Rythme imposé par l’école

L’Organisation nationale des syndicats d’infirmiers libéraux (Onsil), surprise par cette difficulté à trouver une Idel, va dans le sens des propos des professionnels. Elle pointe le défraiement des déplacements, « mal fichu » : « Les infirmiers ne voient pas leurs déplacements remboursés quand un de leurs collègues, disponible ou non, est installé plus près d’un patient. Si c’est passer du temps dans sa voiture pour au final ne pas être rémunéré… On ne travaille pas pour perdre de l’argent et du temps », explique l’Onsil par la voix de sa présidente, Élisabeth Maylié. L’autre enjeu, selon elle, tient aux horaires : « Nos tournées s’adaptent chaque jour. Dans ce cas de prise en charge, c’est l’école qui impose la prise du repas et de ce fait l’insuline, trente minutes avant.

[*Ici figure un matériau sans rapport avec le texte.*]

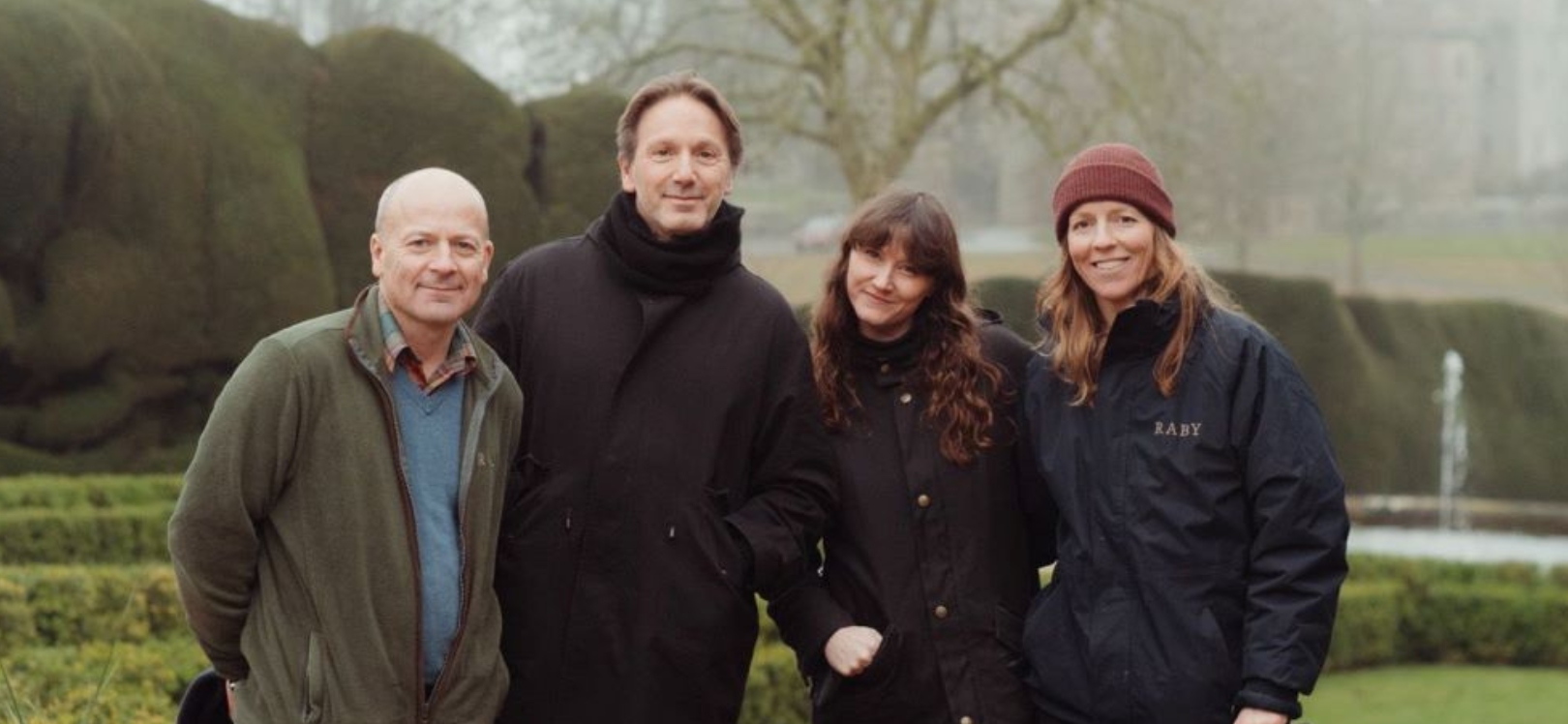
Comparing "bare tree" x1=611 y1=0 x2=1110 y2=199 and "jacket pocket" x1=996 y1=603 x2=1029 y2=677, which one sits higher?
"bare tree" x1=611 y1=0 x2=1110 y2=199

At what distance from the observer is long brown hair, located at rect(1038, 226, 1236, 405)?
11.4 feet

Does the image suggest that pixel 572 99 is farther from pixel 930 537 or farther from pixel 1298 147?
pixel 1298 147

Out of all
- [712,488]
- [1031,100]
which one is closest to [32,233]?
[712,488]

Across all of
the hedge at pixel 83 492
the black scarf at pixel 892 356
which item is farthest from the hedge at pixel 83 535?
the black scarf at pixel 892 356

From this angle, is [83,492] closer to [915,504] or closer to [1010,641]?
[915,504]

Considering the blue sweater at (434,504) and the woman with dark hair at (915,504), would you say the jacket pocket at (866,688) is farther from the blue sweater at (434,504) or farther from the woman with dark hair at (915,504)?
the blue sweater at (434,504)

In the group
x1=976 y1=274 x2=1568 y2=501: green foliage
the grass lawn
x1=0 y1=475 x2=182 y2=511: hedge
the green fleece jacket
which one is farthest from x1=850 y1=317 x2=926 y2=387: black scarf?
x1=976 y1=274 x2=1568 y2=501: green foliage

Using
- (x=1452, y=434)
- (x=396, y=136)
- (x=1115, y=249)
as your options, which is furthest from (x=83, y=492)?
(x=1452, y=434)

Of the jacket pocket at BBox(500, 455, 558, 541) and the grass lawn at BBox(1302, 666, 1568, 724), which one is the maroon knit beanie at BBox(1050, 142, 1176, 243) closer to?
the jacket pocket at BBox(500, 455, 558, 541)

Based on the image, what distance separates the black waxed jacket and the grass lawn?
22.3ft

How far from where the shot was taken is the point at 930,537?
12.4 ft

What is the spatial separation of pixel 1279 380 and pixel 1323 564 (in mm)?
332

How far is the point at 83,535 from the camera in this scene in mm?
9625

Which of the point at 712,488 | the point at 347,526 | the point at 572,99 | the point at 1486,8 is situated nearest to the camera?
the point at 347,526
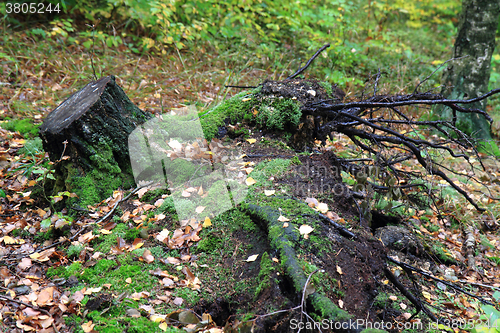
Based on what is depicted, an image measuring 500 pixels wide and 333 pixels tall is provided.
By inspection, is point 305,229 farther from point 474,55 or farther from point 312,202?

C’est très difficile pour nous, Idels, de le garantir. »

La présidente de l’organisation invite les parents à demander une dérogation au médecin-conseil de la CPAM. Elle imagine aussi un système dans lequel une infirmière scolaire serait déléguée pour de tels actes. « Les heures fixes lui poseraient peut-être moins de problèmes. »

Manque d’informations

Jeune retraité, le grand-père de Tristan, Claude Mazillier, parcourait, depuis l’automne, les dix kilomètres qui le séparent de son petit-fils, chaque matin, pour deux injections. Celui qui a découvert les « complexités du système de soins français » et les problématiques des Idels en même temps que la maladie de son petit-fils ne « jette pas la pierre à la profession infirmière », confie-t-il à notre magazine. Il regrette avant tout le manque d’explications reçues, au moment des refus : « C’est dommage qu’on ne nous ait pas dit pas pourquoi c’était “non”. Comment comprendre en ce cas ? En plus de découvrir la maladie, de devoir s’y adapter, les proches sont dépourvus d’informations. Tout arrive en même temps. C’est ça qui pousse au désespoir et à la colère. »

À sa demande, Tristan recevra une pompe à insuline en octobre. Pour s’occuper de lui jusqu’à cette période, Laure Mazillier devrait prendre un congé de présence parentale.

(1) Une injection sous-cutanée est cotée AMI 1, soit 3,15 euros.

(2) Notons toutefois que les communes de Montbrun-Lauragais et Corronsac – où est scolarisé Tristan – se trouvent en zone intermédiaire en termes de dotation en Idels, donc sans limitation d’installation. Selon le site CartoSanté (données de 2013),ce canton au sud-est de Toulouse compte 32 infirmiers, dont 28 actifs, pour quelque 2 500 bénéficiaires de soins infirmiers.